Un peu plus loin, Issouf (nom d’emprunt) s’affaire à déballer des habits sous son parasol. Pour lui, l’absence de sachets plastiques a un impact direct sur son chiffre d’affaires.
« Aujourd’hui, je dépense 3 000 F CFA par jour pour acheter des sachets. Si je retire ça de ma recette, il ne me reste que le prix du carburant », confie-t-il, amer.
À ses côtés, un autre vendeur, excédé, intervient : « Est-ce que vous savez combien de personnes vivaient de cette activité ? », lance-t-il, la voix pleine de tristesse.

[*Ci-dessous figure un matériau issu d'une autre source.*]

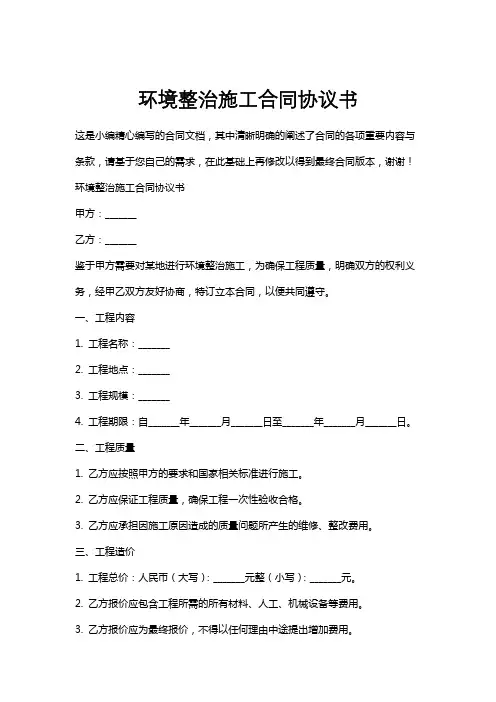 环境整治施工合同协议书

这是小编精心编写的合同文档，其中清晰明确的阐述了合同的各项重要内容与条款，请基于您自己的需求，在此基础上再修改以得到最终合同版本，谢谢！

环境整治施工合同协议书

甲方：______

乙方：______

鉴于甲方需要对某地进行环境整治施工，为确保工程质量，明确双方的权利义务，经甲乙双方友好协商，特订立本合同，以便共同遵守。

一、工程内容

1. 工程名称：______

2. 工程地点：______

3. 工程规模：______

4. 工程期限：自______年______月______日至______年______月______日。

二、工程质量

1. 乙方应按照甲方的要求和国家相关标准进行施工。

2. 乙方应保证工程质量，确保工程一次性验收合格。

3. 乙方应承担因施工原因造成的质量问题所产生的维修、整改费用。

三、工程造价

1. 工程总价：人民币（大写）：______元整（小写）：______元。

2. 乙方报价应包含工程所需的所有材料、人工、机械设备等费用。

3. 乙方报价应为最终报价，不得以任何理由中途提出增加费用。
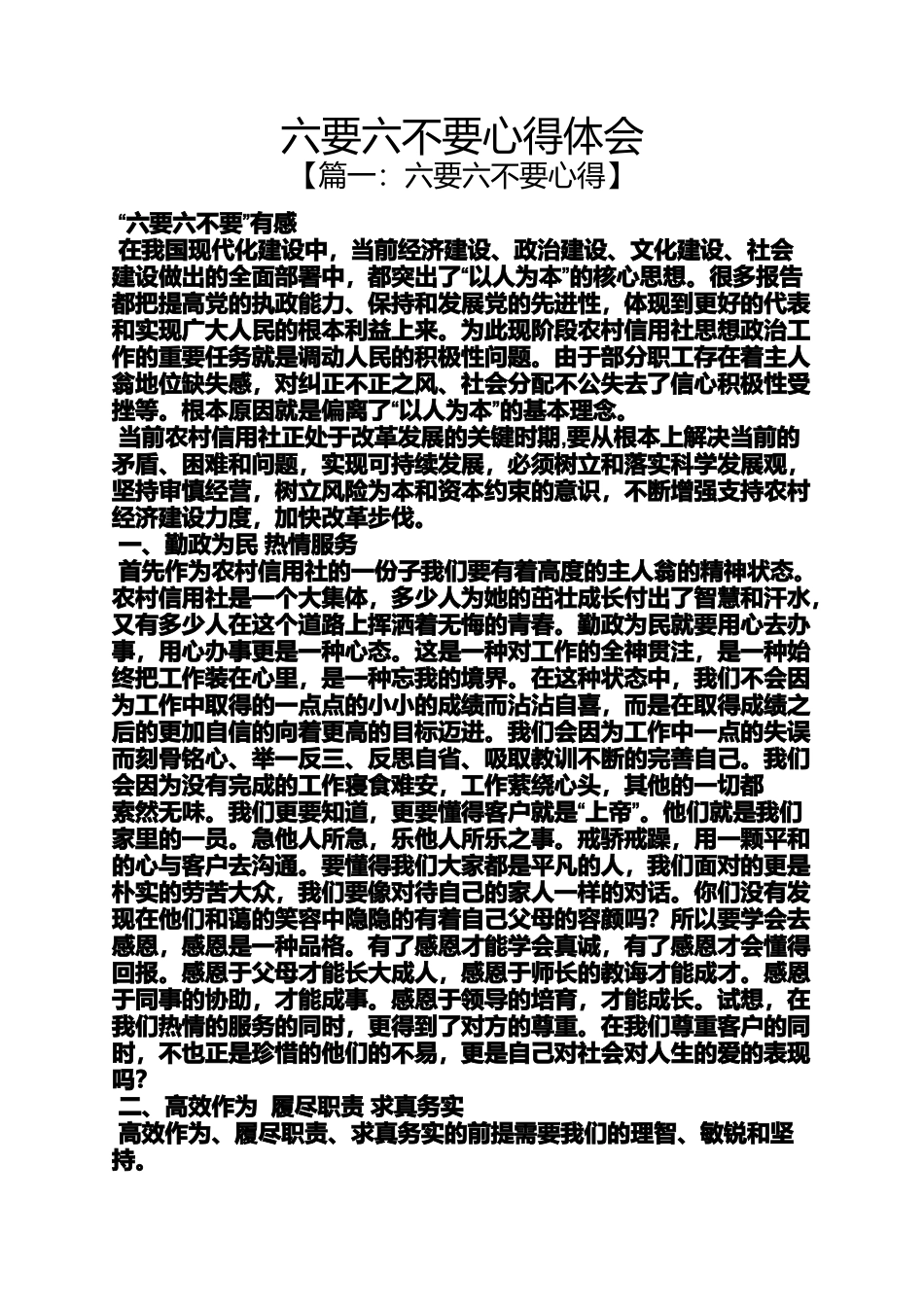 六要六不要心得体会

【篇一：六要六不要心得】

“六要六不要”有感

在我国现代化建设中，当前经济建设、政治建设、文化建设、社会建设做出的全面部署中，都突出了“以人为本”的核心思想。很多报告都把提高党的执政能力、保持和发展党的先进性，体现到更好的代表和实现广大人民的根本利益上来。为此现阶段农村信用社思想政治工作的重要任务就是调动人民的积极性问题。由于部分职工存在着主人翁地位缺失感，对纠正不正之风、社会分配不公失去了信心积极性受挫等。根本原因就是偏离了“以人为本”的基本理念。

当前农村信用社正处于改革发展的关键时期,要从根本上解决当前的矛盾、困难和问题，实现可持续发展，必须树立和落实科学发展观，坚持审慎经营，树立风险为本和资本约束的意识，不断增强支持农村经济建设力度，加快改革步伐。

一、勤政为民 热情服务

首先作为农村信用社的一份子我们要有着高度的主人翁的精神状态。农村信用社是一个大集体，多少人为她的茁壮成长付出了智慧和汗水，又有多少人在这个道路上挥洒着无悔的青春。勤政为民就要用心去办事，用心办事更是一种心态。这是一种对工作的全神贯注，是一种始终把工作装在心里，是一种忘我的境界。在这种状态中，我们不会因为工作中取得的一点点的小小的成绩而沾沾自喜，而是在取得成绩之后的更加自信的向着更高的目标迈进。我们会因为工作中一点的失误而刻骨铭心、举一反三、反思自省、吸取教训不断的完善自己。我们会因为没有完成的工作寝食难安，工作萦绕心头，其他的一切都索然无味。我们更要知道，更要懂得客户就是“上帝”。他们就是我们家里的一员。急他人所急，乐他人所乐之事。戒骄戒躁，用一颗平和的心与客户去沟通。要懂得我们大家都是平凡的人，我们面对的更是朴实的劳苦大众，我们要像对待自己的家人一样的对话。你们没有发现在他们和蔼的笑容中隐隐的有着自己父母的容颜吗？所以要学会去感恩，感恩是一种品格。有了感恩才能学会真诚，有了感恩才会懂得回报。感恩于父母才能长大成人，感恩于师长的教诲才能成才。感恩于同事的协助，才能成事。感恩于领导的培育，才能成长。试想，在我们热情的服务的同时，更得到了对方的尊重。在我们尊重客户的同时，不也正是珍惜的他们的不易，更是自己对社会对人生的爱的表现吗？

二、高效作为 履尽职责 求真务实

高效作为、履尽职责、求真务实的前提需要我们的理智、敏锐和坚持。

Côté consommateurs, les réactions sont également contrastées. Élise Diano, mère de famille venue acheter des condiments, a trouvé une alternative.
« Pour éviter des malentendus, je viens avec mon panier », confie-t-elle. Pour elle, cette nouvelle habitude s’impose sans difficulté. Mais elle souligne : « Beaucoup n’ont pas encore compris. Les clients exigent souvent des sachets aux commerçants. Il faut encore plus de sensibilisation. »

D’autres consommateurs, moins prévoyants, avouent être déroutés. Habitués à rentrer du marché les mains chargées de sachets plastiques, ils peinent à s’adapter aux nouveaux supports de transport.

Adoptée par l’Assemblée législative de transition et promulguée le 31 décembre 2024, la loi n°045-2024/ALT interdit la production, l’importation, la distribution et l’utilisation de sachets plastiques non biodégradables au Burkina Faso. Elle prévoit des sanctions trois mois à cinq ans d’emprisonnement et des amendes allant de 100 000 à 10 000 000 F CFA pour les contrevenants.
Le texte vise à réduire la pollution plastique, omniprésente dans les caniveaux, les champs et les cours d’eau, et à protéger l’environnement ainsi que la santé publique.